It doesn’t matter which regime is running things for the New York Jets, because they seemingly desire to always beat their co-tenants when it comes to the back pages of the tabloids. 

This draft was no different, as Gang Green garnered the most chatter for picks that were thought of as reaches, or picks that made bigger splashes than Big Blue’s solid – if unspectacular – selections.  

While the Giants were drafting solid players like Eli Apple, Sterling Shepard, Darian Thompson, and B.J. Goodson to fill needs, the Jets took a few players early who also filled needs but raised some eyebrows along the way.  

By selecting linebacker Darron Lee in the first round and quarterback Christian Hackenberg in the second, the Jets took players at need positions, but may have also reached. Lee has elite speed for the position (4.47 in the 40-yard dash), and is a great fit to combat today’s spread offenses, but his frame (6-foot-1, 232 pounds) may give him trouble in defending larger targets in space -- specifically larger tight ends who are also mobile, like the Patriots’ Rob Gronkowski, the Bills’ Charles Clay, and the Dolphins’ Jordan Cameron.   

Lee is a supreme physical talent who can rush the passer, but some experts were shocked at the selection because he’s too small to play inside linebacker in the Jets’ 3-4 defense (three linemen and four linebackers), and may have trouble covering the aforementioned tight ends in the division. It also needs mentioning that the Jets bypassed fellow linebackers like Myles Jack of UCLA and Reggie Ragland of Alabama – the latter widely considered the best inside 3-4 linebacker in the draft – and cornerbacks William Jackson III of Houston and Artie Burns of Miami. Even quarterback Paxton Lynch of Memphis was overlooked, to the glee of the Denver Broncos, who traded up five spots to get their man.    
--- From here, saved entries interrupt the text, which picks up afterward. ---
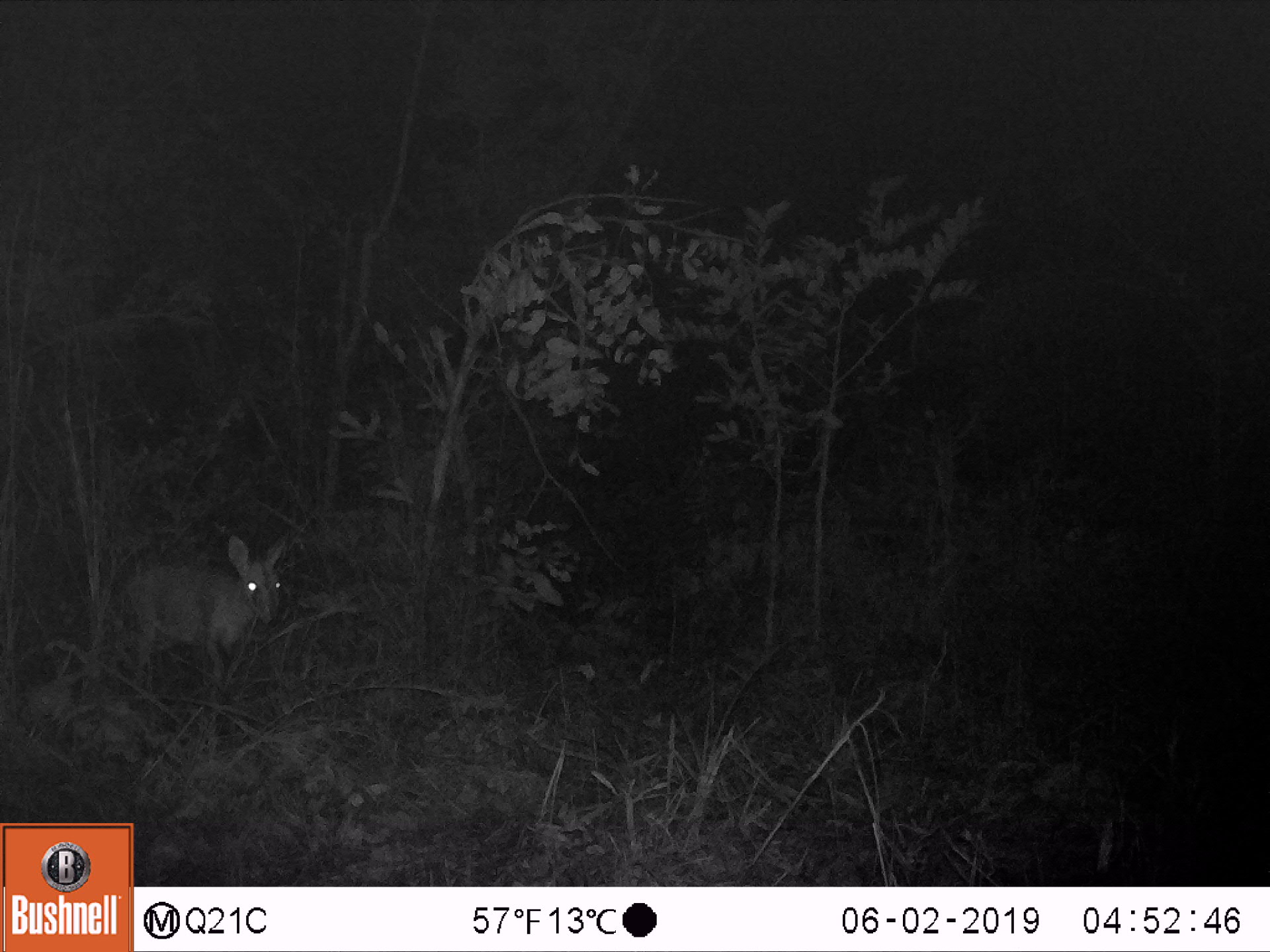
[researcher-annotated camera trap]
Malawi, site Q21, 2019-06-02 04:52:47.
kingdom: Animalia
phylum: Chordata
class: Mammalia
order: Artiodactyla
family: Bovidae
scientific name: Antilopinae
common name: small antelope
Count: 1.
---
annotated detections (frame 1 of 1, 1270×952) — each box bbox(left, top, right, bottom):
small antelope: bbox(104, 521, 308, 723)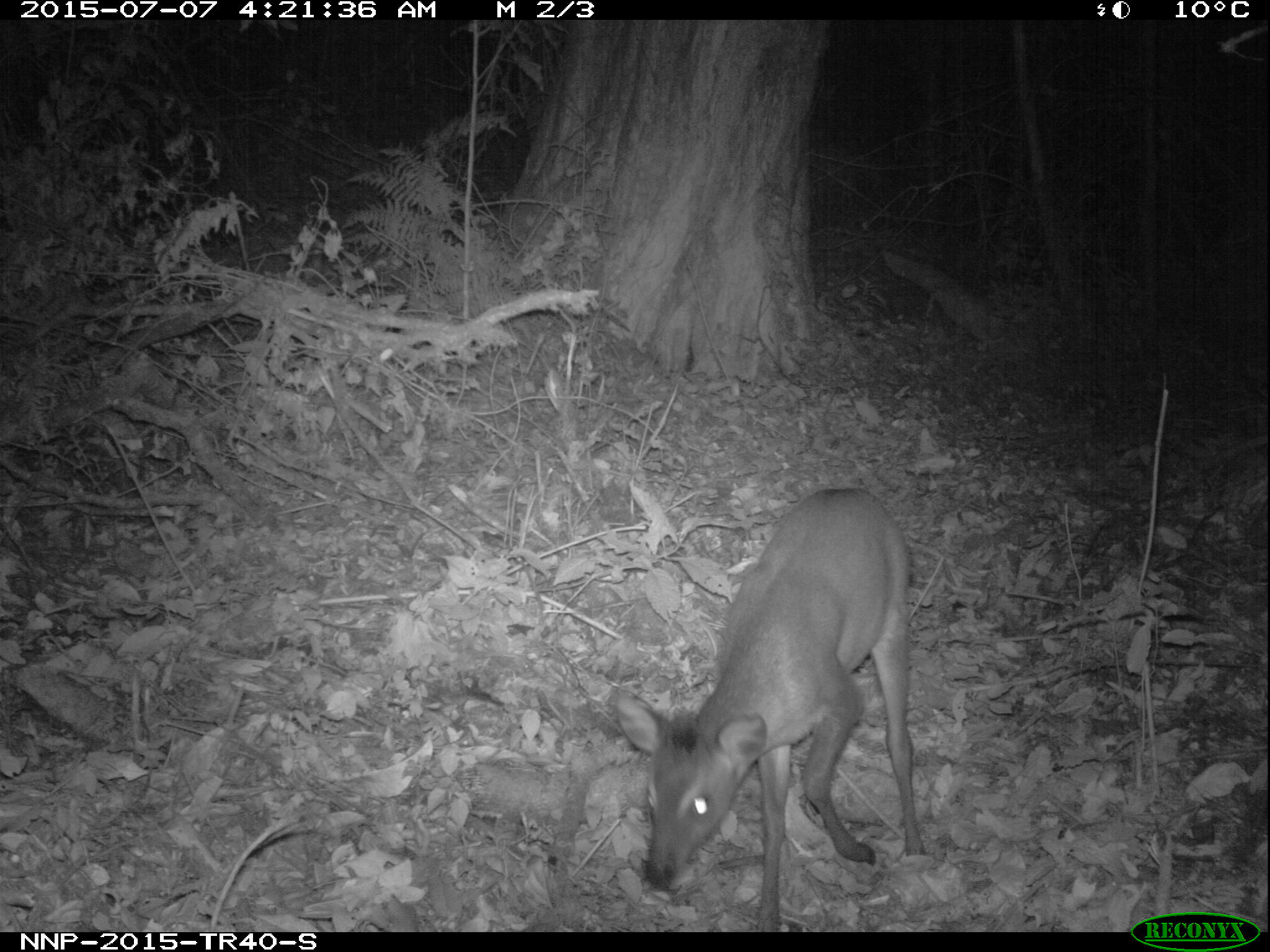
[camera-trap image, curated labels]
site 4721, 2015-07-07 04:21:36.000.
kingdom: Animalia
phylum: Chordata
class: Mammalia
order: Artiodactyla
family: Bovidae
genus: Cephalophus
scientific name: Cephalophus nigrifrons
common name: black-fronted duiker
Cephalophus nigrifrons (black-fronted duiker), count 1.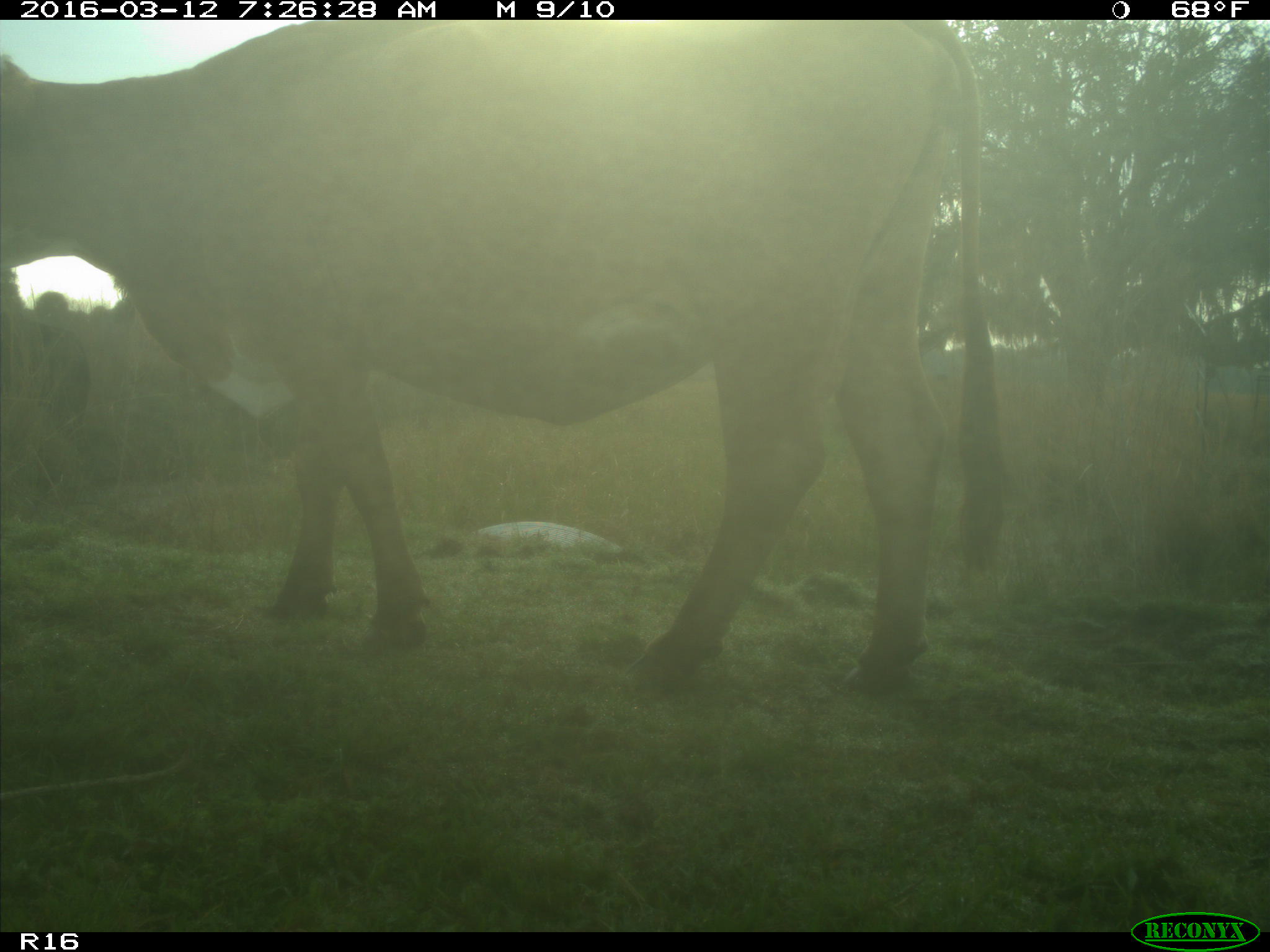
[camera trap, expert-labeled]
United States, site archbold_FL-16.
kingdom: Animalia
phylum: Chordata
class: Mammalia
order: Artiodactyla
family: Bovidae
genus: Bos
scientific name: Bos taurus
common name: domestic cow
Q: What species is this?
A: Bos taurus (domestic cow).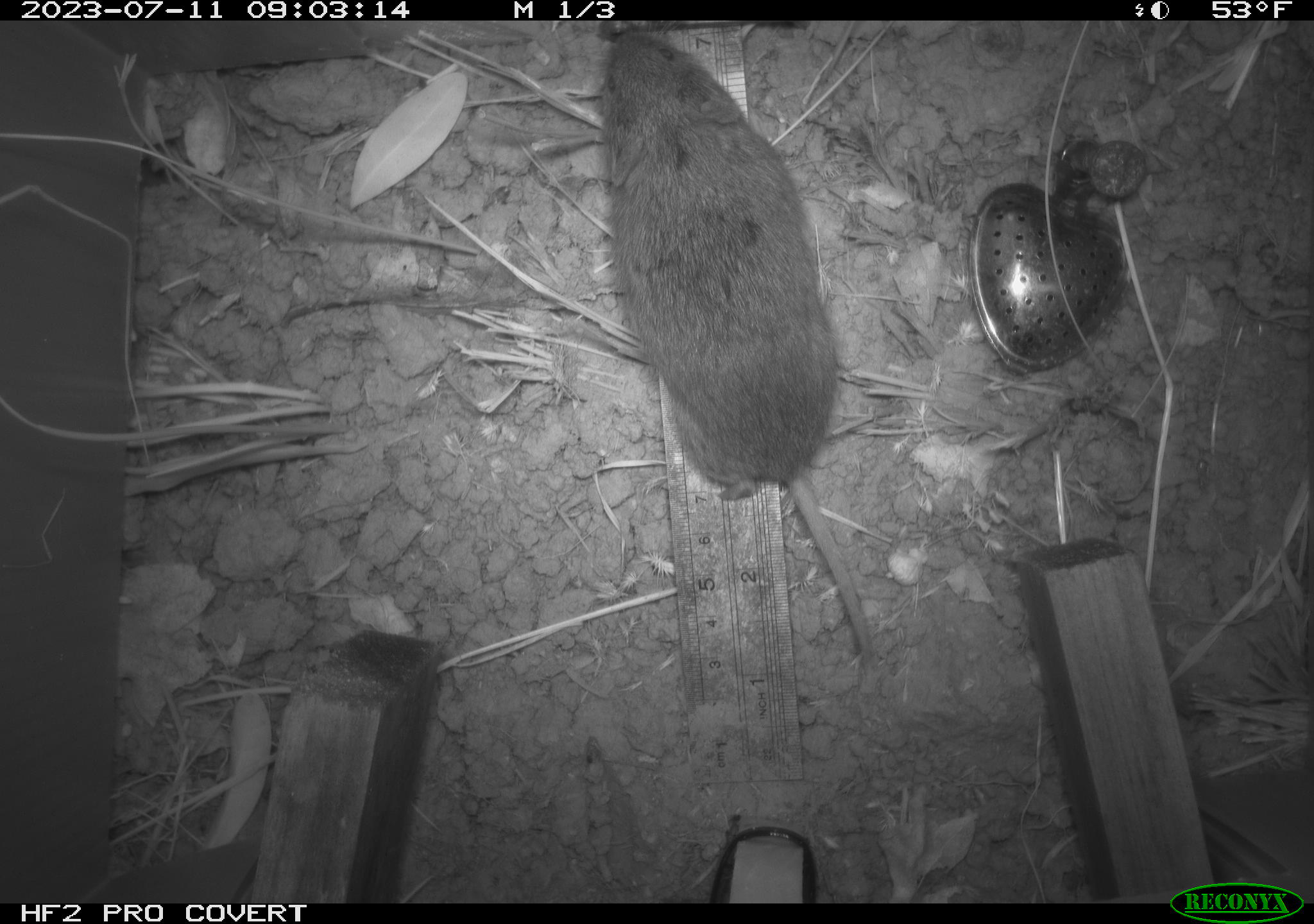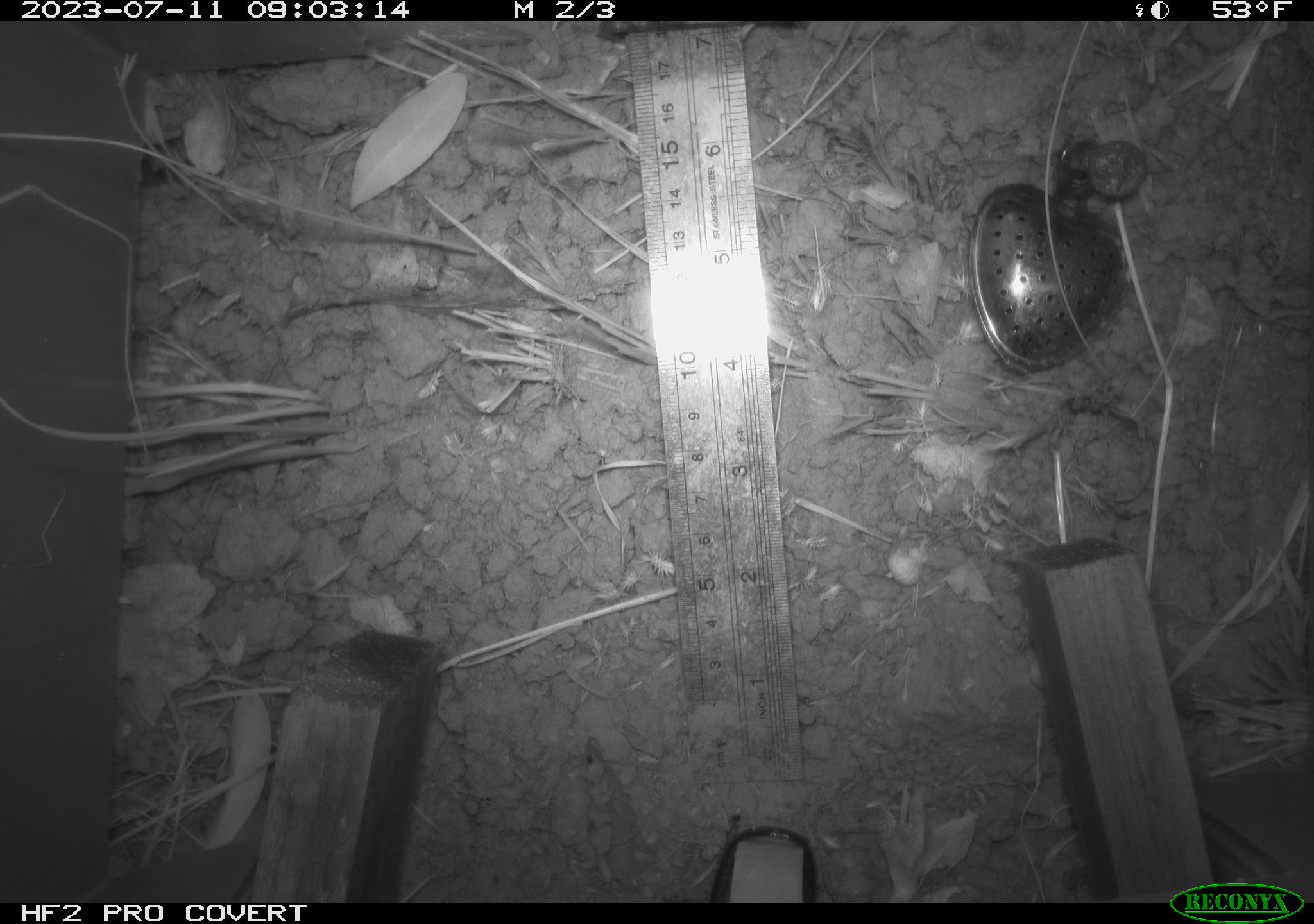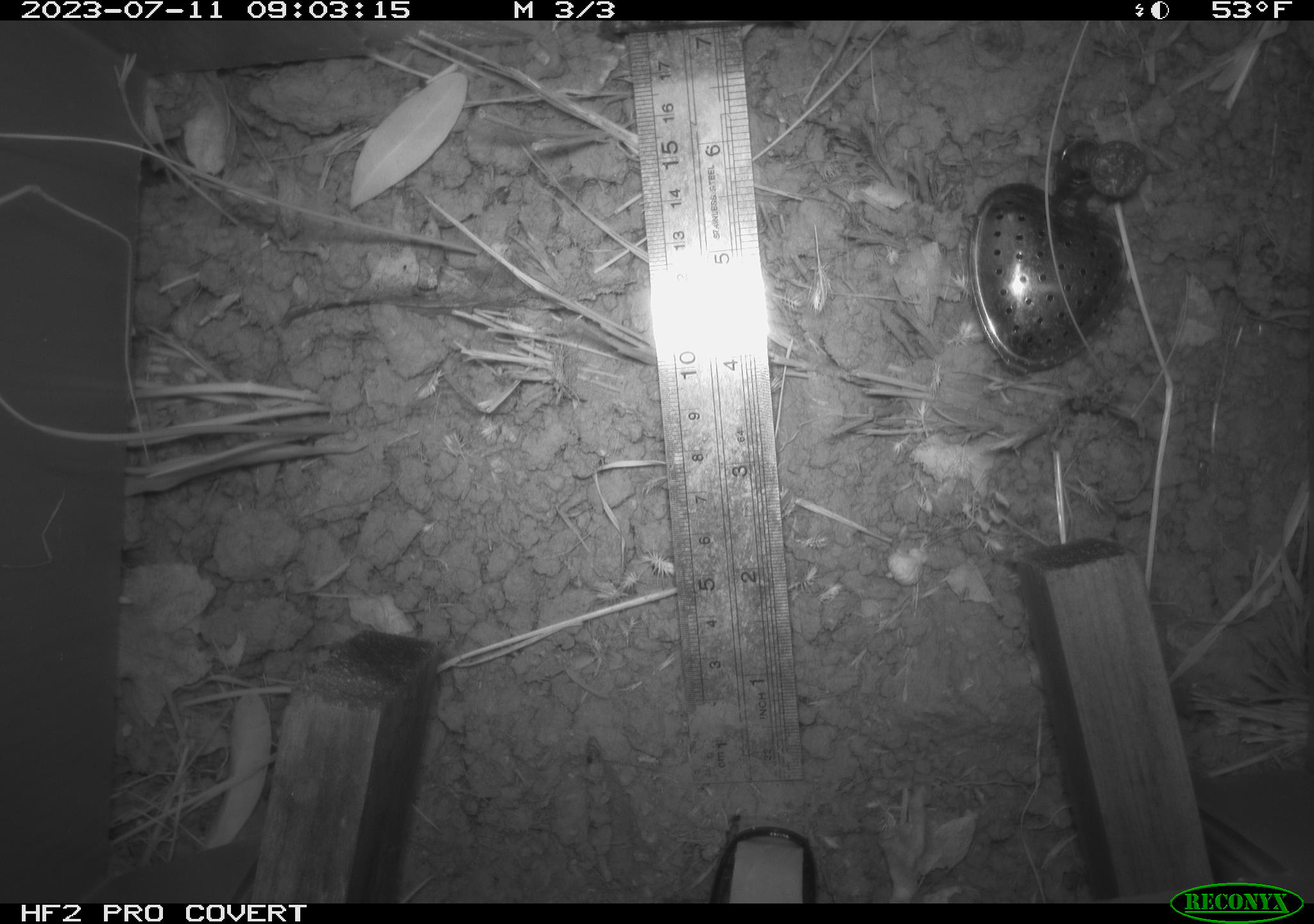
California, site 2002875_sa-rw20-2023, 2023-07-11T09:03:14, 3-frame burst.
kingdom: Animalia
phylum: Chordata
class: Mammalia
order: Rodentia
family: Cricetidae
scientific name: Arvicolinae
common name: voles, lemmings, and muskrats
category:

Regarding the bypassing of its quarterback of the future, the Jets chose to wait until the 51st pick to nab Hackenberg. Long thought to have the physical tools with his size (6-foot-4, 223 pounds) and arm strength, the former Penn State star is regarded a boom-or-bust pick. Apparently general manager Mike Maccagnan valued the measurables over the lack of production during Hackenberg’s final two seasons, as well as some character flaws that saw the signal caller throw his former coaching staff under the bus when asked about his struggles at the scouting combine.  

The 51st pick is still a prime selection, and one that should be an immediate hit. But with Hackenberg, the Jets took on a long-term project that may hit – or flame out within a few years. The pick also means that Geno Smith will enter camp as the No. 1 guy, with Bryce Petty the primary backup – unless Ryan Fitzpatrick takes the reported one-year deal that the Jets will likely offer instead of the multi-year deal the veteran was seeking.  

The Hackenberg pick virtually means that their second-round pick won’t be of any help this upcoming season. The Penn State product has great arm strength, but his accuracy is his biggest issue and he became one of the more polarizing prospects following his interview sessions at the combine. His touchdown-to-interception ratio (28:21) was less than desirable, although it could be argued that he took a beating (103 career sacks) and that the supporting cast and new coaching regime did him no favors – arguments the quarterback made at the combine.        

Some talent evaluators predicted that Hackenberg would one day be a Top-10 pick following his stellar freshman campaign (20 touchdowns and 10 interceptions) in head coach Bill O’Brien’s pro-style offense. But his most recent seasons at Penn State, coupled by an erratic showing at the combine – physically and mentally – pushed him down many teams’ boards.  

The Jets are just hoping they get that version of Hackenberg and not the present-day character – and that their other picks pan out as well. And if they do, this draft class may actually be the one that helps them overthrow the Patriots, sooner rather than later.       

Jet notes:

  • Lee will likely get first crack at the weak-inside linebacker spot, where Demario Davis manned last season. But if he can’t win that job in camp, head coach Todd Bowles has already assured the rookie will still see plenty of action in the team’s nickel packages (five defensive backs) due to his pass-coverage abilities and sideline-to-sideline speed.  
  • The Jets did address most of their needs in the latter rounds with the selections of outside linebacker Jordan Jenkins of Georgia, cornerback Juston Burris of N.C. State, and offensive tackle Brandon Shell of South Carolina in the third, fourth, and fifth rounds, respectively. All are thought to be immediate contributors.